Monday, November 1, 2010

The Lady From The Sea


One of the many delights of living in Manchester is being able to visit the Royal Exchange Theatre.

Over the years I have seen some tremendous performances - one that sticks in my memory is the world premiere of Ronald Harwood's "The Dresser", with Tom Courtenay in the leading role.

There have been many more, as well as a few not so memorable ones. This year I have been fortunate enough to see "1984" and Marlowe's "Dr Faustus".

I have never seen a production of Ibsen that I have not enjoyed, and "The Lady from the Sea" was no exception.

Full of humour, which we tend not to associate with Ibsen, it is nevertheless a powerful play which still resonates in our time. Ibsen's comments reproduced in the programme will stay with me: The Norwegians are under the domination of the sea and fjords make philosophers of us all.

He was a remarkable playwright, writing of course at a time of exceptional creativity in Norwegian history.
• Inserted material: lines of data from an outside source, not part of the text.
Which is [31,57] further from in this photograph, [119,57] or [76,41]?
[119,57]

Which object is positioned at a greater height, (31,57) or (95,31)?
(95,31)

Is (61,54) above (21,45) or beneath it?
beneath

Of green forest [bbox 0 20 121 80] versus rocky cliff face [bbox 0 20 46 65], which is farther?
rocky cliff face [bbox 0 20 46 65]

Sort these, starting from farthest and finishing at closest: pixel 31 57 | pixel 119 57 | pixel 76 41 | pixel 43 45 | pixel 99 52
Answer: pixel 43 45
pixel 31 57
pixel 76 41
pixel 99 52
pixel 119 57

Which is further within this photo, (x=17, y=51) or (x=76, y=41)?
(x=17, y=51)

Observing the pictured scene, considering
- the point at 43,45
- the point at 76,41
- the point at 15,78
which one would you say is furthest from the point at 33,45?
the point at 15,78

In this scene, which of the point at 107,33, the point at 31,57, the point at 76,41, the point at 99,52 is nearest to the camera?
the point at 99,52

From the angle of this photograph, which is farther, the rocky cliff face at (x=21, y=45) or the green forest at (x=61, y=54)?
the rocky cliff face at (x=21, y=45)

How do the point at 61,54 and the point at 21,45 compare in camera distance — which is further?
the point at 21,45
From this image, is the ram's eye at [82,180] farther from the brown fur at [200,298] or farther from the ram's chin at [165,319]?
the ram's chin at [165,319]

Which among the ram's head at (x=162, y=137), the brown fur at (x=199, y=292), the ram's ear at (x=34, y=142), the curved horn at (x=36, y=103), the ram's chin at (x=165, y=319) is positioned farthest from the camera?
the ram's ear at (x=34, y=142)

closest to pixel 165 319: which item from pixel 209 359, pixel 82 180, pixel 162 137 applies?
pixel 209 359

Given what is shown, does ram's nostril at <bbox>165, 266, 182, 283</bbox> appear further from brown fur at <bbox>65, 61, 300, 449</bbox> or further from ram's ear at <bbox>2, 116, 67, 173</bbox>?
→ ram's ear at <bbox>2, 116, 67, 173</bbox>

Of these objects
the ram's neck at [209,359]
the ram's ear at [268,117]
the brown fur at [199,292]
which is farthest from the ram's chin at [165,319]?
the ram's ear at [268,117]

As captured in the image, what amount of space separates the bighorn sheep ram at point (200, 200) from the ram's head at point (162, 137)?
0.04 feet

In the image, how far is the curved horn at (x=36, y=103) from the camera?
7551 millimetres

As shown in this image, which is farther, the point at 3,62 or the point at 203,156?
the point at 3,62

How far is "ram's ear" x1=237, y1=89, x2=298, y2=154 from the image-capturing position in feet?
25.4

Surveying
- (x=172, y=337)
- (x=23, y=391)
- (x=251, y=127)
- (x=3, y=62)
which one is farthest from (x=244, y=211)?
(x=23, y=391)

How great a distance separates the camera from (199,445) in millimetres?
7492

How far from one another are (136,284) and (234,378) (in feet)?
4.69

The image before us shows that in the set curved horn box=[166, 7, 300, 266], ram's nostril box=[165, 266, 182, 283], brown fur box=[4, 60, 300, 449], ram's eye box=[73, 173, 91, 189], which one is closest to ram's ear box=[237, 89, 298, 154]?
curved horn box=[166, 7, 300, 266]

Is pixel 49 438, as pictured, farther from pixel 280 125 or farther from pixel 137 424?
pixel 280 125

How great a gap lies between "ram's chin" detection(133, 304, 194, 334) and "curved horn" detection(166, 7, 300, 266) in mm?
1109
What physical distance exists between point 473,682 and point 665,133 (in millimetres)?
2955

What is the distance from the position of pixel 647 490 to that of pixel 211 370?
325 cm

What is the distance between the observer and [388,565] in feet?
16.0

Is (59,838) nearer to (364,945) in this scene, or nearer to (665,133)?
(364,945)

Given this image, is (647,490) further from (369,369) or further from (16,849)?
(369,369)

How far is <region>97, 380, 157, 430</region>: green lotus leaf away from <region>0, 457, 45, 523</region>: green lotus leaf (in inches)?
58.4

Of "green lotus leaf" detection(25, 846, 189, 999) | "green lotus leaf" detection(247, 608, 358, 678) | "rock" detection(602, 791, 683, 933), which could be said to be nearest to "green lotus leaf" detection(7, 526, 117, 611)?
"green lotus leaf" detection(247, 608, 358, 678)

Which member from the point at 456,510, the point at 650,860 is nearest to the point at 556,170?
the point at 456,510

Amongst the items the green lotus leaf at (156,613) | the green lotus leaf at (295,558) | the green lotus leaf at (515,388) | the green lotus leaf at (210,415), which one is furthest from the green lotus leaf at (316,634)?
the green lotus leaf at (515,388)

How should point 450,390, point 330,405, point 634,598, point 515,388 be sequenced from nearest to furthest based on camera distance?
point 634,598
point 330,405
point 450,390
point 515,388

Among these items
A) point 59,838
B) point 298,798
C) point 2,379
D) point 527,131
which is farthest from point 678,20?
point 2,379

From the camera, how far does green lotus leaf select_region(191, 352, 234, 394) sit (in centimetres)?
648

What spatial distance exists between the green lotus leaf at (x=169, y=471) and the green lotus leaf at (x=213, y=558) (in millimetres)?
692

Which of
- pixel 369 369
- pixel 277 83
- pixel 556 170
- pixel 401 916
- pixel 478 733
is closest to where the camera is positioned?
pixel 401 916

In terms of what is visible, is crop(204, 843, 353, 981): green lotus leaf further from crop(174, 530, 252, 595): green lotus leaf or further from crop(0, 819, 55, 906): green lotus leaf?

The Royal Exchange has a tendency to produce over elaborate and expensive sets which though technically admirable do not seem to me to be necessary or perhaps even appropriate for theatre in the round. Happily the set for this play was minimal: light was used to depict water. The last time it was played here I believe that the stage was flooded.

Last time also the lead role was played by Vanessa Redgrave - a hard act to follow. I liked Neve McIntosh's rendition of Ellida. Not all reviewers did. I agreed with the comment from one that her soft Scottish accent and celtic appearance help to give her that aura of an uncomfortable outsider.

Apart from performances at the theatre, the building alone is always worth a visit.

A board high up on the west side still displays the closing prices in Liverpool and New York, and is a reminder of its previous role as a cotton exchange which came to an end in the 1960's.

There have been a number of buildings on the site since 1729. The largest, built in the early twentieth century, was destroyed in the second world war. Its successor, built soon after after the war, was itself seriously damaged by the IRA bomb that exploded just outside in 1996. On this site Engels used to work as a trader in his father's business, smiling on bad days in anticipation of the demise of the capitalist system.




Set in the floor are small metal plaques that supporters of the theatre have purchased to commemorate deceased relatives. The most notable name is that of John Thaw, better known perhaps as Inspector Morse. Often I walk over one commemorating a lady with whom I shared an office when I first came to Manchester many years ago.